Victor fand die Rotkappe bewusstlos in der Wiese liegend. Sie atmete, also lebte sie noch. Der Stein, den Iwan ihr angeblich über die Birne gehauen haben wollte, lag gleich daneben. Die Rotkappe hatte nichtmal eine Platzwunde am Kopf. Zähes Biest, dachte Victor und ging neben ihr in die Hocke. Er hatte heute keine vorgefertigten Bannzettel bei sich. Er wollte live entscheiden, wie mit einer Rotkappe am besten zu verfahren war, wenn er eine vor sich hatte. Iwan hatte gesagt, sie wären gegen die meisten Elemente immun, also fielen Bann-Marken auf dieser Basis schonmal aus. Kurzentschlossen entschied er sich für den stärksten Runen-Bann, den er kannte. Bann-Magie auf der Grundlage von Schriftzeichen war nie verkehrt. Je mehr Zeichen er mit einband, desto stärker wurde die Bann-Marke. Aber natürlich war das nicht unbegrenzt möglich, denn nicht jede Rune passte zu dem Bann, den man beabsichtigte und manche widersprachen sich auch, oder glichen sich gegenseitig aus.
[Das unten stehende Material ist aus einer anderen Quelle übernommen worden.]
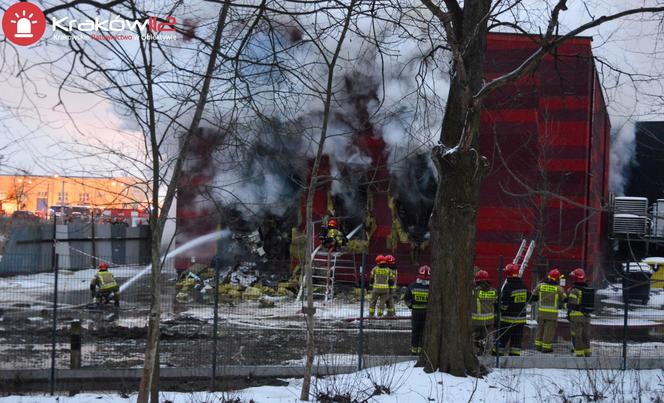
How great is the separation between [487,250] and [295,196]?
6.87m

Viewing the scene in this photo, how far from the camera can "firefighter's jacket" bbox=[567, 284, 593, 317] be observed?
10.4m

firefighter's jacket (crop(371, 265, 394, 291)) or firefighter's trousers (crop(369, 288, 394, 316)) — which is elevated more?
firefighter's jacket (crop(371, 265, 394, 291))

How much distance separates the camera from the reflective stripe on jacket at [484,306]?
32.6 feet

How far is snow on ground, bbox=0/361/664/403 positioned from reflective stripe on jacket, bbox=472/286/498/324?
154 cm

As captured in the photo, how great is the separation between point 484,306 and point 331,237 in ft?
29.6

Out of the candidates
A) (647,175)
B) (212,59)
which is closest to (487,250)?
(212,59)

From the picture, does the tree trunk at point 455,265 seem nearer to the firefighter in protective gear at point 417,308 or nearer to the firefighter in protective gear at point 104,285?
the firefighter in protective gear at point 417,308

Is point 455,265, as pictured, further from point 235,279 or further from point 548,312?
point 235,279

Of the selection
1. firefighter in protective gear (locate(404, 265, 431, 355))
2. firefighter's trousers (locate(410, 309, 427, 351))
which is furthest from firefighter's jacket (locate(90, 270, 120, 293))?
firefighter's trousers (locate(410, 309, 427, 351))

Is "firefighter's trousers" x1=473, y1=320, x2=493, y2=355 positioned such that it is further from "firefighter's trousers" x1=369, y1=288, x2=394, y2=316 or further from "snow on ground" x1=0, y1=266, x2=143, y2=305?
"snow on ground" x1=0, y1=266, x2=143, y2=305

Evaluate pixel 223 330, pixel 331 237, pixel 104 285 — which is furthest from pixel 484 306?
pixel 331 237

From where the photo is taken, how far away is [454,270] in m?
8.07

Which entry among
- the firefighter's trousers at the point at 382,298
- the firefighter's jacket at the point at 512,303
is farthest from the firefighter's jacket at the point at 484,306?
the firefighter's trousers at the point at 382,298

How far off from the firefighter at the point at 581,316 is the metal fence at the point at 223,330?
34 cm
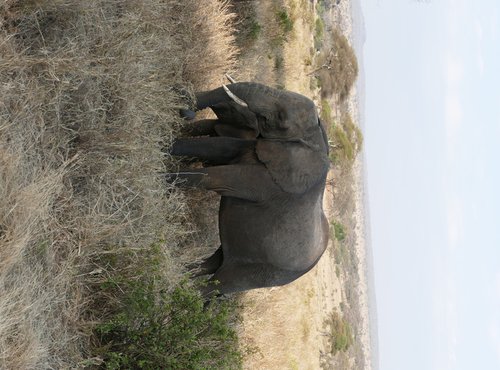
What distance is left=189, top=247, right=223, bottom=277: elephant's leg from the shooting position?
5.46 metres

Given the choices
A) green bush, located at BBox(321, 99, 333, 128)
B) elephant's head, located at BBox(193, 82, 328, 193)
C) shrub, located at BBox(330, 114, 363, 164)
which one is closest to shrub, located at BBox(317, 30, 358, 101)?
green bush, located at BBox(321, 99, 333, 128)

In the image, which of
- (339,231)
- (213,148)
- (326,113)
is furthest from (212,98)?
(339,231)

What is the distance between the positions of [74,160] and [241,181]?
1349 mm

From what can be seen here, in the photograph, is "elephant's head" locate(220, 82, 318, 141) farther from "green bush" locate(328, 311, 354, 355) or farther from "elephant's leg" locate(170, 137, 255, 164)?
"green bush" locate(328, 311, 354, 355)

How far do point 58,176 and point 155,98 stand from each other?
4.78 feet

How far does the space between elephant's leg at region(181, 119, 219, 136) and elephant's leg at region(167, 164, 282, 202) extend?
61 centimetres

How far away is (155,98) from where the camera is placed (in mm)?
5031

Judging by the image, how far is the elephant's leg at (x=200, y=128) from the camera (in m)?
5.55

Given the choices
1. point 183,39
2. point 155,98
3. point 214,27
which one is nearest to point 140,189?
point 155,98

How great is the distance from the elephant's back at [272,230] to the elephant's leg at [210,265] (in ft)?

Victor ging in Gedanken das ganze alte Futhark durch, denn diese Zeichen waren mächtiger als das neue Futhark. Fehu stand für Besitz, das war die unumgänglichste Rune von allen, wenn man jemanden versklaven wollte. Thurisaz stand für Macht und Schutzschild. Das war die Meisterrune, die stand für den, der den Sklaven unter Kontrolle halten wollte, für die ausgeübte Macht und den Schutz davor, daß der Untergebene sich gegen seinen Herrn wandte. Ansuz war sicher auch von Nutzen. Die stand für Worte und Kommunikation und würde folglich für Gehorsam sorgen. Wunjo bedeutete Freude und Verlässlichkeit. Auch nicht schlecht, wenn der Träger der Bann-Marke einem treu Gefolgschaft leisten sollte. Hagalaz war Verderben, Gefahr und Neubeginn. Damit wurde unterbunden, daß das Opfer sich in sein altes Leben zurücksehnte. Nauthiz, die für Zwang und Schicksal stand, erfüllte den gleichen Zweck. Eiwaz symbolisierte Magie. Damit konnte man unerlaubte Anwendung von Magie, die dem Willen des Meisters widersprach, nachhaltig versiegeln. Tiwaz stand für Recht und Gesetze. Die ultimative Rune für Gehorsamszwänge. Ehwaz, die Zusammenarbeit. Die Erklärung des Nutzens im Sklaverei-Gebrauch erübrigte sich von selbst. Othala stand ebenfalls für Besitz. Und ganz wichtig, Gebo, der Austausch. Diese Rune war unumgänglich, wenn man verhindern wollte, daß sich der Betreffende unerlaubt zwischen seiner menschlichen und seiner Fabelwesen-Form hin und her verwandelte. Victor zählte im Kopf zusammen. 11 Runen, die ins Bild passten. Das sollte genügen, um auch eine Rotkappe in den Griff zu kriegen. Er versuchte vor seinem geistigen Auge den Runen-Zirkel zu visualisieren. Standen sich irgendwelche dieser Zeichen im Kreis gegenüber, so daß sie sich gegenseitig aufhoben? Er glaubte nicht. Das würde ein ziemlich aufwändiges Ding werden. Er sollte sich besser beeilen, bevor die Rotkappe wieder zu sich kam. Er zückte einen Kugelschreiber und zeichnete direkt auf die Haut des Wesens. Das würde auch gehen. Einen Notizblock zum Vorzeichnen, um es dann mit Magie auf den Körper zu übertragen, hatte er gerade nicht zur Hand.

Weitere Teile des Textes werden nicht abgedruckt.